Text shown
------

Surface Transportation Board

 

Decision

 

Docket No. AB 167 (Sub-No. 1190X)

 

CONSOLIDATED RAIL CORPORATION—ABANDONMENT EXEMPTION—IN HUDSON COUNTY, N.J.

 

Decided: May 13, 2010

 

By decision served on August 12, 2009, the Board directed Eric Strohmeyer and James Riffin (collectively, Offerors) to show cause why the Board should not exempt from the offer of financial assistance (OFA) provisions of 49 U.S.C. 10904 the portion of the subject rail line for which Offerors have filed an OFA. This decision exempts the entire Line in this proceeding from 49 U.S.C. 10904.

 

BACKGROUND

 

Consolidated Rail Corporation (Conrail), CSX Transportation, Inc. (CSXT), and Norfolk Southern Railway Company (NS) jointly filed a verified notice of exemption under 49 C.F.R.  1152 Subpart F–Exempt Abandonments and Discontinuances of Service for Conrail to abandon, and for CSXT and NS to discontinue service over, a 2.27-mile portion of a line of railroad known as the Lehigh Valley Main Line (the Line), between railroad milepost 2.90+ and railroad milepost 5.17+, in Jersey City, Hudson County, N.J. Notice of the exemption was served and published in the Federal Register. Notice of Abandonment and Discontinuance Exemption, 73 Fed. Reg. 74,801 (Dec. 9, 2008). The exemption was scheduled to become effective on January 8, 2009, unless it was stayed by the Board or unless a formal expression of an intent to file an offer of financial assistance (OFA) under 49 U.S.C. 10904 and 49 C.F.R.  1152.27(c)(2) was filed by December 19, 2008.

 

On December 19, 2008, CNJ Rail Corporation (CNJ) filed a formal expression of intent to file an OFA to purchase the Line and a request to toll the time period for filing an OFA. In the filing, CNJ requested that Conrail provide it with the information set forth in 49 C.F.R.  1152.27(a), as well as certain additional information relating to Conrail’s present, prior, or future use of the Line, including all valuation maps for the Line. By decision served on January 7, 2009, the Board granted CNJ’s request to toll the deadline for filing an OFA until 10 days after Conrail provided CNJ with the information required under 49 C.F.R. 1152.27(a).

------

Entries shown
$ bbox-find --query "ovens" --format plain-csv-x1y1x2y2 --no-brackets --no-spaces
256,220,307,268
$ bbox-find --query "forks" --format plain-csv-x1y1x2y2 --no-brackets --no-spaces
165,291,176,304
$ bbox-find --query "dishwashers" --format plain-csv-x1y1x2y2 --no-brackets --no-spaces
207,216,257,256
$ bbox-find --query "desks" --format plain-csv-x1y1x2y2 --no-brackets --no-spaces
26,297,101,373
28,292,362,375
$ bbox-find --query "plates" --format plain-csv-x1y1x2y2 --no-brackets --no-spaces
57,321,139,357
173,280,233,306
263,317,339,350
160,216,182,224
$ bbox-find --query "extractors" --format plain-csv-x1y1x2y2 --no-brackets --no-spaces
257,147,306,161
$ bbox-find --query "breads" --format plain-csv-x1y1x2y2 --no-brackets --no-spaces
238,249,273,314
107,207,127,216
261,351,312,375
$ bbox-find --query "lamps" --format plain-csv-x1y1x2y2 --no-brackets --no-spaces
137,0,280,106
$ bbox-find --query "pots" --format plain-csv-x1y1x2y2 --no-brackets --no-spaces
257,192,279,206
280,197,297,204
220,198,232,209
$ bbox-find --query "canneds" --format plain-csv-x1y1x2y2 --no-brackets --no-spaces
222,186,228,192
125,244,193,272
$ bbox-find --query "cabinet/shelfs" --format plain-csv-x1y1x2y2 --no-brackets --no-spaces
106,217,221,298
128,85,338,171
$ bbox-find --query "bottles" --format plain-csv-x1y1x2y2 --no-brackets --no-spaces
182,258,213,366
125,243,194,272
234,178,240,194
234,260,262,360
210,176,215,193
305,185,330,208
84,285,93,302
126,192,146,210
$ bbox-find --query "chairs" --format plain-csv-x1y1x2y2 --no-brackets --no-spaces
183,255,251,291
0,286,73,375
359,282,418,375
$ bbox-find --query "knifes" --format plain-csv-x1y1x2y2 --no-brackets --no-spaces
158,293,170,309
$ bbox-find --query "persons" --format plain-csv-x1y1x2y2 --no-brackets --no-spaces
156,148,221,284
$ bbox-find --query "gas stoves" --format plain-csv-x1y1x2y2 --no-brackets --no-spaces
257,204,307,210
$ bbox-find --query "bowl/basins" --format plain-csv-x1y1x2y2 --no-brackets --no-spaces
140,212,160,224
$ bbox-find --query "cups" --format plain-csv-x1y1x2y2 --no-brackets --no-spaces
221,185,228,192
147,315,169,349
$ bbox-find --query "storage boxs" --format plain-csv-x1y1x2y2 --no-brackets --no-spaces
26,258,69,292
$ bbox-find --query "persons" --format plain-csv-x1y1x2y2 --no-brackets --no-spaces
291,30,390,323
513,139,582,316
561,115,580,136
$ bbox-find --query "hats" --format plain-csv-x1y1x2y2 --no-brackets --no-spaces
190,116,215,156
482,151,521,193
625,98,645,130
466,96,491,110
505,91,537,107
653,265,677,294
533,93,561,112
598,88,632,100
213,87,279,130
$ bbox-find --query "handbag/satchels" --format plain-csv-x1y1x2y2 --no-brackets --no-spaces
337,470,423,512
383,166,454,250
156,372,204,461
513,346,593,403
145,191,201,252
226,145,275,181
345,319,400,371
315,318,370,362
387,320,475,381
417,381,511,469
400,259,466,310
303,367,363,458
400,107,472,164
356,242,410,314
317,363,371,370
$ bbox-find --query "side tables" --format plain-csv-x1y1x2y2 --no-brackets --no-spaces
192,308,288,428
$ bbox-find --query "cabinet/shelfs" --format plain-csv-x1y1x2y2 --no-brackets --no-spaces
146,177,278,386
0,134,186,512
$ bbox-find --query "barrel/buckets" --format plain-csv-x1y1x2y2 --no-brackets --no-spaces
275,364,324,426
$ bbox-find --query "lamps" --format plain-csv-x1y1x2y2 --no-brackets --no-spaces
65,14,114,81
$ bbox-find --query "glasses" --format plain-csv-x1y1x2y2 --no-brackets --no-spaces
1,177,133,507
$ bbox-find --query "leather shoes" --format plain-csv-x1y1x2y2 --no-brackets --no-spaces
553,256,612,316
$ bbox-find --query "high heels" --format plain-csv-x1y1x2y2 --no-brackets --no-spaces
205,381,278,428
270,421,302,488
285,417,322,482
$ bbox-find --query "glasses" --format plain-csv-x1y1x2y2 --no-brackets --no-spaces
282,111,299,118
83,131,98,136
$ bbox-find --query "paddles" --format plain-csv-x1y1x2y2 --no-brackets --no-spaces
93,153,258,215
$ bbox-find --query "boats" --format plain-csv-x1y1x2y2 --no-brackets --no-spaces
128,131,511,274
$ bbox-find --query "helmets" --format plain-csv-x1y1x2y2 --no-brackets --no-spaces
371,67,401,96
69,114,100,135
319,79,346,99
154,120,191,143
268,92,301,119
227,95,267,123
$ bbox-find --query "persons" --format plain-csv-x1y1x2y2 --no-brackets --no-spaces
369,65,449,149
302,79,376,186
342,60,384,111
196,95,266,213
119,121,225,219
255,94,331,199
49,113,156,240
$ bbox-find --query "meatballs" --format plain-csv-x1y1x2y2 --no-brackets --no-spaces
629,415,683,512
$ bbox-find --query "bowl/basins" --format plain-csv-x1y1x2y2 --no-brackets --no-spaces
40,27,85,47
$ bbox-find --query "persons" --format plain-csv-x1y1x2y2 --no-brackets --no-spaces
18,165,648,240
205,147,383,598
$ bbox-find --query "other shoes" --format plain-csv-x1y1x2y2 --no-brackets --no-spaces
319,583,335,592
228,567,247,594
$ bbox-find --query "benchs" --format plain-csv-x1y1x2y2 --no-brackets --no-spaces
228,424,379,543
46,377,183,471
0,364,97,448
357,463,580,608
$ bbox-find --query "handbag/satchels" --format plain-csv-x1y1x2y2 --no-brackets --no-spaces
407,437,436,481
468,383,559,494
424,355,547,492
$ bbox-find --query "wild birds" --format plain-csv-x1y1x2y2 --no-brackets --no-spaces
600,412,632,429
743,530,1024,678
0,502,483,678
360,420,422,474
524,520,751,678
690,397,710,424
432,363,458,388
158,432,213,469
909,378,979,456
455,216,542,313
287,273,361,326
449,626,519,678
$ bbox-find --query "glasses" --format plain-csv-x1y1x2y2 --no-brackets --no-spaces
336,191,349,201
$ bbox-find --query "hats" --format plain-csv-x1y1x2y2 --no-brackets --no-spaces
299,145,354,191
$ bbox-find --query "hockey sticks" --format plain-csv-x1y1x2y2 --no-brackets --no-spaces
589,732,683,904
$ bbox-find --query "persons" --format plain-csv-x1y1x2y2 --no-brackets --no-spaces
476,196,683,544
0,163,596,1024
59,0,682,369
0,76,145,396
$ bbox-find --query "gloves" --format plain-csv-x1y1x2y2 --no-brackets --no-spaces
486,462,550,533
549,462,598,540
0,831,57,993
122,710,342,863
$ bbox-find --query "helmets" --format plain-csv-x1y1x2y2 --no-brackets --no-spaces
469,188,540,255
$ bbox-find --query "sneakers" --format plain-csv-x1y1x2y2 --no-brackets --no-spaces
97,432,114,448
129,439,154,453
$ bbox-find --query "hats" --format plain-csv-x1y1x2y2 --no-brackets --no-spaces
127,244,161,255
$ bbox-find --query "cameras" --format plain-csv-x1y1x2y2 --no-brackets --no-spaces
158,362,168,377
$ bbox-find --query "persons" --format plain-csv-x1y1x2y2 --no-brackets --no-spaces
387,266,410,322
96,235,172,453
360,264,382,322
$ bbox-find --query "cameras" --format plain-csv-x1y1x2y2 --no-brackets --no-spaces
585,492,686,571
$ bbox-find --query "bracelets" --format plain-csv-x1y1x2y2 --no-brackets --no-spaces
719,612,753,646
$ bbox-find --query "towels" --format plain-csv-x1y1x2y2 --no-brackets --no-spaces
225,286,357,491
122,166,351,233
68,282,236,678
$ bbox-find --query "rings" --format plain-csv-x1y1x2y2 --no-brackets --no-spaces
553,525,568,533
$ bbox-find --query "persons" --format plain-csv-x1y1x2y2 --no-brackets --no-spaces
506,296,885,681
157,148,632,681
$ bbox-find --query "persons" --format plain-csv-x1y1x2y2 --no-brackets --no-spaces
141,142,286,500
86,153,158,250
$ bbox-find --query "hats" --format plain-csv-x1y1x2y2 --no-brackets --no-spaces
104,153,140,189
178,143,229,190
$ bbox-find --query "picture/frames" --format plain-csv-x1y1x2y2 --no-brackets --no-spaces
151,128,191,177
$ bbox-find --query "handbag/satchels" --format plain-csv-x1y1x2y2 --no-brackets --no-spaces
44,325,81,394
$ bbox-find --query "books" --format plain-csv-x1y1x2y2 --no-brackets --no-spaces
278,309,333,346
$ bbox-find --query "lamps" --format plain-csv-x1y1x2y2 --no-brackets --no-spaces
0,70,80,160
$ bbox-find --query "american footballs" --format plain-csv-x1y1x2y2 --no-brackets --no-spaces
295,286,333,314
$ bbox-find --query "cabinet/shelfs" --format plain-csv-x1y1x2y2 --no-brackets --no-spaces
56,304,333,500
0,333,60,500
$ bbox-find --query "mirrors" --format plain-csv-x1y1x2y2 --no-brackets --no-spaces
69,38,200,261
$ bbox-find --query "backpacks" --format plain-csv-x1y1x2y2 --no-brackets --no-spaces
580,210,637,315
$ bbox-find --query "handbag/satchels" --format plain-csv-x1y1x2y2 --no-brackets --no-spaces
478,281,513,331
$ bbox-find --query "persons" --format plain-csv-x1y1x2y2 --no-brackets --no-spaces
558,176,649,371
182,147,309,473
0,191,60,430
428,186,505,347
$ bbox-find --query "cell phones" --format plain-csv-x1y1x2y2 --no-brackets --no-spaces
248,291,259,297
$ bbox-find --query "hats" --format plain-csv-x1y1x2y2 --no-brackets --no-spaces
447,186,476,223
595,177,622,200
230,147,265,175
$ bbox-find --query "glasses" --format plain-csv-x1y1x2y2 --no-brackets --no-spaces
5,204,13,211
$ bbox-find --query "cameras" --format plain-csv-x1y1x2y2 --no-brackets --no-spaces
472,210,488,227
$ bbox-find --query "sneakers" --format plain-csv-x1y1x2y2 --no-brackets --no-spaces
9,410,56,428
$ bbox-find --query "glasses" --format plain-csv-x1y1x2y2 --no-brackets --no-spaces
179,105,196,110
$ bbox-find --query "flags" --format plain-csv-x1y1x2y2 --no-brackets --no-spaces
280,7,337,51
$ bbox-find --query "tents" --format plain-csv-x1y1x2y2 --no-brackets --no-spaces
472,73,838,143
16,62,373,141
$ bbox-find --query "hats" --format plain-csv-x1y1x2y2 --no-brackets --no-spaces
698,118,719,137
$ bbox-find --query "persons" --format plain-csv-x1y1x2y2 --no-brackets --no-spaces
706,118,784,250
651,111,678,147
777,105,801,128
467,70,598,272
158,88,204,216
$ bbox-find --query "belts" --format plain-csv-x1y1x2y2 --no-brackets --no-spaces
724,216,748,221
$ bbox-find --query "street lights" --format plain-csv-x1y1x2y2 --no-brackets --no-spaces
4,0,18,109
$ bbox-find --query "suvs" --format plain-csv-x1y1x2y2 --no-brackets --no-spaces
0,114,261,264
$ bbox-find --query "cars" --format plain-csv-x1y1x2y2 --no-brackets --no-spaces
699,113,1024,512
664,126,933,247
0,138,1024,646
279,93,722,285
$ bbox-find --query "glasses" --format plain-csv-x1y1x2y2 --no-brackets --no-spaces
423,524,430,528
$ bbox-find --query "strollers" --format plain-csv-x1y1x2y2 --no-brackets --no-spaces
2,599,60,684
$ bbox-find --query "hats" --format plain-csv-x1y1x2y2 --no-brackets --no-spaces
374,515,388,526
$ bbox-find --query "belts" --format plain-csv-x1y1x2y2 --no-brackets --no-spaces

------

Problems to solve
[a] In the Surface Transportation Board decision, how long is the portion of the Lehigh Valley Main Line that Conrail sought to abandon?
[b] Please transcribe the Surface Transportation Board decision between "Docket No. AB" and "from 49 U.S.C. 10904.", inclusive.

Answer set
[a] 2.27 miles

[b]
Docket No. AB 167 (Sub-No. 1190X)

 

CONSOLIDATED RAIL CORPORATION—ABANDONMENT EXEMPTION—IN HUDSON COUNTY, N.J.

 

Decided: May 13, 2010

 

By decision served on August 12, 2009, the Board directed Eric Strohmeyer and James Riffin (collectively, Offerors) to show cause why the Board should not exempt from the offer of financial assistance (OFA) provisions of 49 U.S.C. 10904 the portion of the subject rail line for which Offerors have filed an OFA. This decision exempts the entire Line in this proceeding from 49 U.S.C. 10904.